▶ [The exercise]: Arrange everything from the start of the material down to the line containing "1024 inches", both included, as a numbered list, omitting blank lines.

::::::::::

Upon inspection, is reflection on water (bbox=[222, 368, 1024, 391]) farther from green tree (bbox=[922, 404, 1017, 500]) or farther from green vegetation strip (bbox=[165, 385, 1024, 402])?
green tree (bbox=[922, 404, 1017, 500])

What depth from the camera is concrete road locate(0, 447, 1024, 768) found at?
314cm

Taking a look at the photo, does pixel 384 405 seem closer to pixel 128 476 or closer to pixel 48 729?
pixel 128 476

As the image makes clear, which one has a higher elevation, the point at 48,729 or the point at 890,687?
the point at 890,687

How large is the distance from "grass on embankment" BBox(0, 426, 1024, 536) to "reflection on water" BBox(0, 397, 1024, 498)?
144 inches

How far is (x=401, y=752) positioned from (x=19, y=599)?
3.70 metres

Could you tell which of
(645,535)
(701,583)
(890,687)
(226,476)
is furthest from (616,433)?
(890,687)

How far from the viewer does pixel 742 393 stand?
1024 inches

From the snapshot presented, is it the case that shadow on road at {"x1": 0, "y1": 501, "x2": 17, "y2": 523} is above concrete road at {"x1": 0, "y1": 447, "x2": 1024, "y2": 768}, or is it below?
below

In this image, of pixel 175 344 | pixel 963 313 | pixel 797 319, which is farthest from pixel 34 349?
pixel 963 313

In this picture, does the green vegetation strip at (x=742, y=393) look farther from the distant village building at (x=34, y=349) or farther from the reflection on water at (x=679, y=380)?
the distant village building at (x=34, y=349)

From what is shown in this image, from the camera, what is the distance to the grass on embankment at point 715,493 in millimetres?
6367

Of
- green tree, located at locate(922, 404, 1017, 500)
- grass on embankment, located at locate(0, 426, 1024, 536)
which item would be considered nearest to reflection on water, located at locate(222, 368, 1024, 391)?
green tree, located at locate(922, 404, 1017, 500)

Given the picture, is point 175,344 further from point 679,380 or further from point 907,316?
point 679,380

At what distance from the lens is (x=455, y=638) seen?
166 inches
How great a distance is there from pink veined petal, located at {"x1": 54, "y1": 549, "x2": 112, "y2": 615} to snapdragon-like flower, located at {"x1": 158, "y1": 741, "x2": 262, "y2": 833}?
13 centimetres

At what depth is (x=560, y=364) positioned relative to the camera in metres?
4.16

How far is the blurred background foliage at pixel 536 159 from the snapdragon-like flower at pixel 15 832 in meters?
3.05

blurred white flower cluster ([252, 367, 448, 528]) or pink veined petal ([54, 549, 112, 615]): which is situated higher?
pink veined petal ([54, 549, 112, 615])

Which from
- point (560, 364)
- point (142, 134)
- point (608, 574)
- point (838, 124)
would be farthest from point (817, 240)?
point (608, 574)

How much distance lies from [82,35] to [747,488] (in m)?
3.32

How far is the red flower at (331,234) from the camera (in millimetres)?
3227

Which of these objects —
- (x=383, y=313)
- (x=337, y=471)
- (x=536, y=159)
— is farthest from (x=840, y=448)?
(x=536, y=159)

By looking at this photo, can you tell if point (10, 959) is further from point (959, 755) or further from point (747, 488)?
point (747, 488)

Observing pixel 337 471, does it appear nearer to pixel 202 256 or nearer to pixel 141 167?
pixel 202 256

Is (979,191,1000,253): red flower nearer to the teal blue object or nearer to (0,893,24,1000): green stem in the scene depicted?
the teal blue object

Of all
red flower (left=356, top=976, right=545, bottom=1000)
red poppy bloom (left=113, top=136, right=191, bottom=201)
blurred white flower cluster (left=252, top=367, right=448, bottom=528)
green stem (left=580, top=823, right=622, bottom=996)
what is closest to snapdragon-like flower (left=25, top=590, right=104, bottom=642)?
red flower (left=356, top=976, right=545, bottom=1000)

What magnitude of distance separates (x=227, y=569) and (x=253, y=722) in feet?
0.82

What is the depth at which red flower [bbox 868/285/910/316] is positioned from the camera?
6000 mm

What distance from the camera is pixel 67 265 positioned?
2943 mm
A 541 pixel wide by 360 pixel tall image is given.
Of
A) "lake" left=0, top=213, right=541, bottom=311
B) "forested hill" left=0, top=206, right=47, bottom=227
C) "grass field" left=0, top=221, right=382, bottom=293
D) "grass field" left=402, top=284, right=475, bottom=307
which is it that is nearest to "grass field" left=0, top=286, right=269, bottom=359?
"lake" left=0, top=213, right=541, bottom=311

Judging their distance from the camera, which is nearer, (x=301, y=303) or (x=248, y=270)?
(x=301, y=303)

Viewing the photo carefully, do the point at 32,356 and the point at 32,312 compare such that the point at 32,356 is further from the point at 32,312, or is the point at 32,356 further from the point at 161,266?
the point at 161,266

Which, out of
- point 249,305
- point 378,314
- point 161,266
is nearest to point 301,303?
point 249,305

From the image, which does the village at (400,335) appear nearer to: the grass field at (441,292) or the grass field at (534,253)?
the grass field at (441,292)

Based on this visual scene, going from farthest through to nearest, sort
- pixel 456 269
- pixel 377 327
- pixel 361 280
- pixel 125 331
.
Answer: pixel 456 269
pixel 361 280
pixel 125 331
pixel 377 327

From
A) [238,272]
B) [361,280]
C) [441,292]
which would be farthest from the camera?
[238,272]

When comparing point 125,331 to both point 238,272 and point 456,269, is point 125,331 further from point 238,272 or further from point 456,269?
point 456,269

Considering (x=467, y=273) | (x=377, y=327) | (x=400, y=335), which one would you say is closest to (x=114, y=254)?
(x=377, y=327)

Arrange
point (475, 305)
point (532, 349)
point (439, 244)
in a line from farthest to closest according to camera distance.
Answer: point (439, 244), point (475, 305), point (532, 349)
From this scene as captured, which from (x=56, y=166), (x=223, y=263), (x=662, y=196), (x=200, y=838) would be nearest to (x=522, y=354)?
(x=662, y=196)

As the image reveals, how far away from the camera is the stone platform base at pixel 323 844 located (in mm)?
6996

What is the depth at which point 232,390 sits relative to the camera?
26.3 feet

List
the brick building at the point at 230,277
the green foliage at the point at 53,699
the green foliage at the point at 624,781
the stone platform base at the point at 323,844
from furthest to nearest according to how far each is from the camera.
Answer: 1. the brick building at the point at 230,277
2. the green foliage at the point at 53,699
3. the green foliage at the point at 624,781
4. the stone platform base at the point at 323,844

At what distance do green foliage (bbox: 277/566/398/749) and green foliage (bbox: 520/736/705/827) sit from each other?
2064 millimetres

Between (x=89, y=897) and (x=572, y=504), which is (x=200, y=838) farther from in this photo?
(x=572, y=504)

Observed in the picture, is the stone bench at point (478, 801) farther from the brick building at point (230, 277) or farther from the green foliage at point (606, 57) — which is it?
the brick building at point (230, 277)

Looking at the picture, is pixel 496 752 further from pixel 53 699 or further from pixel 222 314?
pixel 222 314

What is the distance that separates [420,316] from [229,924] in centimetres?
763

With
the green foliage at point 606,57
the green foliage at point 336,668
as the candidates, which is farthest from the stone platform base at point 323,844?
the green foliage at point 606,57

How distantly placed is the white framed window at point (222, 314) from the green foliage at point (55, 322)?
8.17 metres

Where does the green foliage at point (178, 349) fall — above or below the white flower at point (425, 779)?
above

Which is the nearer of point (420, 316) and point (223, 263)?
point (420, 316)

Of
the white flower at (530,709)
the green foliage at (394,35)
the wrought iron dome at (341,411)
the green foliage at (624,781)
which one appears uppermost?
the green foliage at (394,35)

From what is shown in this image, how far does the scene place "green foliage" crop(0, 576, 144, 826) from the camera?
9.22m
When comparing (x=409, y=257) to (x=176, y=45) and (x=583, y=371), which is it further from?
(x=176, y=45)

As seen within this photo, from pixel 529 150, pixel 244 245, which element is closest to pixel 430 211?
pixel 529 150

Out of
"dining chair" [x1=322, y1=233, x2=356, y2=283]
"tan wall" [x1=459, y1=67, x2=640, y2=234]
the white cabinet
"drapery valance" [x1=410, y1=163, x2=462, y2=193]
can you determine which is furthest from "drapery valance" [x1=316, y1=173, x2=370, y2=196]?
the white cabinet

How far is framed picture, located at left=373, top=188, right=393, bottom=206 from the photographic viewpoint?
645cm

::::::::::

▶ [Finished exercise]:
1. Upon inspection, is reflection on water (bbox=[222, 368, 1024, 391]) farther from green tree (bbox=[922, 404, 1017, 500]) or farther from green vegetation strip (bbox=[165, 385, 1024, 402])?
2. green tree (bbox=[922, 404, 1017, 500])
3. What depth from the camera is concrete road locate(0, 447, 1024, 768) found at?
4. 314cm
5. Taking a look at the photo, does pixel 384 405 seem closer to pixel 128 476 or closer to pixel 48 729?
6. pixel 128 476
7. As the image makes clear, which one has a higher elevation, the point at 48,729 or the point at 890,687?
8. the point at 890,687
9. How large is the distance from "grass on embankment" BBox(0, 426, 1024, 536) to "reflection on water" BBox(0, 397, 1024, 498)?
10. 144 inches
11. How far is (x=401, y=752) positioned from (x=19, y=599)?
12. 3.70 metres
13. Could you tell which of
14. (645,535)
15. (701,583)
16. (890,687)
17. (226,476)
18. is furthest from (616,433)?
19. (890,687)
20. How far from the viewer does pixel 742 393 stand?
21. 1024 inches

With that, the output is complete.